TEXT:
# # # # # # #

Sometimes my writing-Juju runs a little dry. Not a writer's block, per se. Hell, give me a topic and I'll write on it. I have written about shit as a challenge. And it was not my worst post.
I wonder what my worst post was. Perhaps this will be it.
But back to the writing-Juju. What IS Juju? Power. Magic. Not unrelated to Mojo in my opinion.
What do I know? I'm just a white girl sangin' the blues.
Only I have no blues to talk about today. It's been a good day. A windy day. A day of gifts received. A day of gifts recognized.
The kind of day that that when shit happens, you wish you could have in its simple yet amazing pleasure.
Here is the joy of getting older: you recognize these good days for what they are. A day where nothing at all bad happens and a day when you get to spend time with people whom you love. A day where you get e-mails from a friend of forty years. A day when you can say to the one you love- we have a beautiful house and that one you love knows that this is code for we have a beautiful life. A day where you can discuss religion and politics and not get angry but just be happy to be able to do it with someone who is intelligent and that you respect. A day where a two-year old gets his first big-boy bed. A day where someone walks in your kitchen door with a bottle of vodka and you hug her so hard to yourself and she hugs you back that strongly. A day where you go to the library and walk out with a fortune in books, all for free.

# # # # # # #

Reproduce, word for word, the stretch of the blog post from "But back to" through "sangin' the blues.". The material placed after this blog post is separate from it.

# # # # # # #

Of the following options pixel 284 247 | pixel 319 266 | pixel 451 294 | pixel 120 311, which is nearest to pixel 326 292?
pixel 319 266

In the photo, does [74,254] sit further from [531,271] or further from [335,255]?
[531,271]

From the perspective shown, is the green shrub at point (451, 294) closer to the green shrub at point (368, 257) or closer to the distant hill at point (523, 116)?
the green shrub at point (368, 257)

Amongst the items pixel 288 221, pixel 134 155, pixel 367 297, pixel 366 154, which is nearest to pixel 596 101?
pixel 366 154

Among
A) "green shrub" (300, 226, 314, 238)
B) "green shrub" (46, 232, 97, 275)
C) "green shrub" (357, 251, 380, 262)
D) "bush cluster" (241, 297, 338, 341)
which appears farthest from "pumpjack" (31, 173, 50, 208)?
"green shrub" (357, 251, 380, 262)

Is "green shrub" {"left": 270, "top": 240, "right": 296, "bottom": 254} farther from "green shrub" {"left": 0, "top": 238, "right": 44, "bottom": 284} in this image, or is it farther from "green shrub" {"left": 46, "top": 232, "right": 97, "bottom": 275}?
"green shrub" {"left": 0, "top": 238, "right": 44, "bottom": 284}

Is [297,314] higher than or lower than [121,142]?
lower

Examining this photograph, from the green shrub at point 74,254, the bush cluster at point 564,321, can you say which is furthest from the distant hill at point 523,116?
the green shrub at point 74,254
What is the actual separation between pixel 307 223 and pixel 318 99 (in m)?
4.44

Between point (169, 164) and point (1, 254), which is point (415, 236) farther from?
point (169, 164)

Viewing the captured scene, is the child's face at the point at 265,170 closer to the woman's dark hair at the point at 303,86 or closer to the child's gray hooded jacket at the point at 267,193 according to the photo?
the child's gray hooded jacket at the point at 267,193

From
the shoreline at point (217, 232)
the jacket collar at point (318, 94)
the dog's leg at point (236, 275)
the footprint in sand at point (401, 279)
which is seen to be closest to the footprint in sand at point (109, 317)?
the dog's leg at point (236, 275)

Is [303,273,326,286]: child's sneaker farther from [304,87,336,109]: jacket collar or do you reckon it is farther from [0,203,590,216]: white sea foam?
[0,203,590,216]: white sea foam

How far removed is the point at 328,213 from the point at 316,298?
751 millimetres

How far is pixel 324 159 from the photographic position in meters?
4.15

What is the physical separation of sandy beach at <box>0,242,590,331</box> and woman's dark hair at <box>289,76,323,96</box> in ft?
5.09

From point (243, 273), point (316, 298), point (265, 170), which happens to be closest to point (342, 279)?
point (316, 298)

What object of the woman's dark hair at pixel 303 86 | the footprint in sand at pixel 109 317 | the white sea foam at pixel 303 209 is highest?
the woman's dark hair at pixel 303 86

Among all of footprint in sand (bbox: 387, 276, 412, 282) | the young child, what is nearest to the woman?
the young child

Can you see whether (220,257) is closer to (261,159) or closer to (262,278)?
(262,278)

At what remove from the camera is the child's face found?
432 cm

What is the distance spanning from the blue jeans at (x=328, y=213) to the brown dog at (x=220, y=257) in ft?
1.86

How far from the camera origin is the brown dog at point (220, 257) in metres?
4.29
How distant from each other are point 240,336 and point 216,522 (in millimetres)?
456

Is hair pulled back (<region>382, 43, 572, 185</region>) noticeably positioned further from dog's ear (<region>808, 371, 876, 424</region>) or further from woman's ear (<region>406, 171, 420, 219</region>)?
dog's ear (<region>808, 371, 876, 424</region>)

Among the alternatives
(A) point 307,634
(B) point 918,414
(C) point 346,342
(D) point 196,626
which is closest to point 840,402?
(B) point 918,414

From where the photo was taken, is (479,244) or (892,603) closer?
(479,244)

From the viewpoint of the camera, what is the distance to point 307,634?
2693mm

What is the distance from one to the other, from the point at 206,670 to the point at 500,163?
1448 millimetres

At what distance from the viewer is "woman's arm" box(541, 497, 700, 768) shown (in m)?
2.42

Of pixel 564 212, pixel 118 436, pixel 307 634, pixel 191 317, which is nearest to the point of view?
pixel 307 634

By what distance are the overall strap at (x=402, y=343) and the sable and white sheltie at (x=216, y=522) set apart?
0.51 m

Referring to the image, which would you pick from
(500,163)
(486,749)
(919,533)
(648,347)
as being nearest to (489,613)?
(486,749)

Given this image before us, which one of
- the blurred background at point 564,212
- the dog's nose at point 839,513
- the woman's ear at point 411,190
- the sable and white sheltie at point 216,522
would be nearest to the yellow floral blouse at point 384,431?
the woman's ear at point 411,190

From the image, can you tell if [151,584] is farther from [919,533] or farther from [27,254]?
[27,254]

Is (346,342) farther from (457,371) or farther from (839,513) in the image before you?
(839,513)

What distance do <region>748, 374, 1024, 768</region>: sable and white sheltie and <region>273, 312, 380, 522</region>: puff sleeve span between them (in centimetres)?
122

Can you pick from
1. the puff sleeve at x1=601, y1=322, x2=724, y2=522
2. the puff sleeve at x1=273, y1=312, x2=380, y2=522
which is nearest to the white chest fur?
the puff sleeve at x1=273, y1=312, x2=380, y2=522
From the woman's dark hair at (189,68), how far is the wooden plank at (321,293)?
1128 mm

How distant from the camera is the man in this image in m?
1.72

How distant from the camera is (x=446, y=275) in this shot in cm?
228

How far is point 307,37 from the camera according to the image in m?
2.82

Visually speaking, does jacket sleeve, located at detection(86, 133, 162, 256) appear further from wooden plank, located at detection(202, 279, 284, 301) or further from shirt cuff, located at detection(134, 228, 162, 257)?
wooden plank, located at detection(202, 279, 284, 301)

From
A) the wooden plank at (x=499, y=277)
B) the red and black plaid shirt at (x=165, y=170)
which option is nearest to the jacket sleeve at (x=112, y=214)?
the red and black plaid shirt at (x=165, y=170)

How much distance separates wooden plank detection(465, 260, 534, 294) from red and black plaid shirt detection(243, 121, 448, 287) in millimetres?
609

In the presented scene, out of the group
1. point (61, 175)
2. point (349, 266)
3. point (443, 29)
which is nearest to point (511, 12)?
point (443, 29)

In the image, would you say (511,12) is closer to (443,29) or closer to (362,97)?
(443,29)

# # # # # # #

THE OUTPUT:
But back to the writing-Juju. What IS Juju? Power. Magic. Not unrelated to Mojo in my opinion.
What do I know? I'm just a white girl sangin' the blues.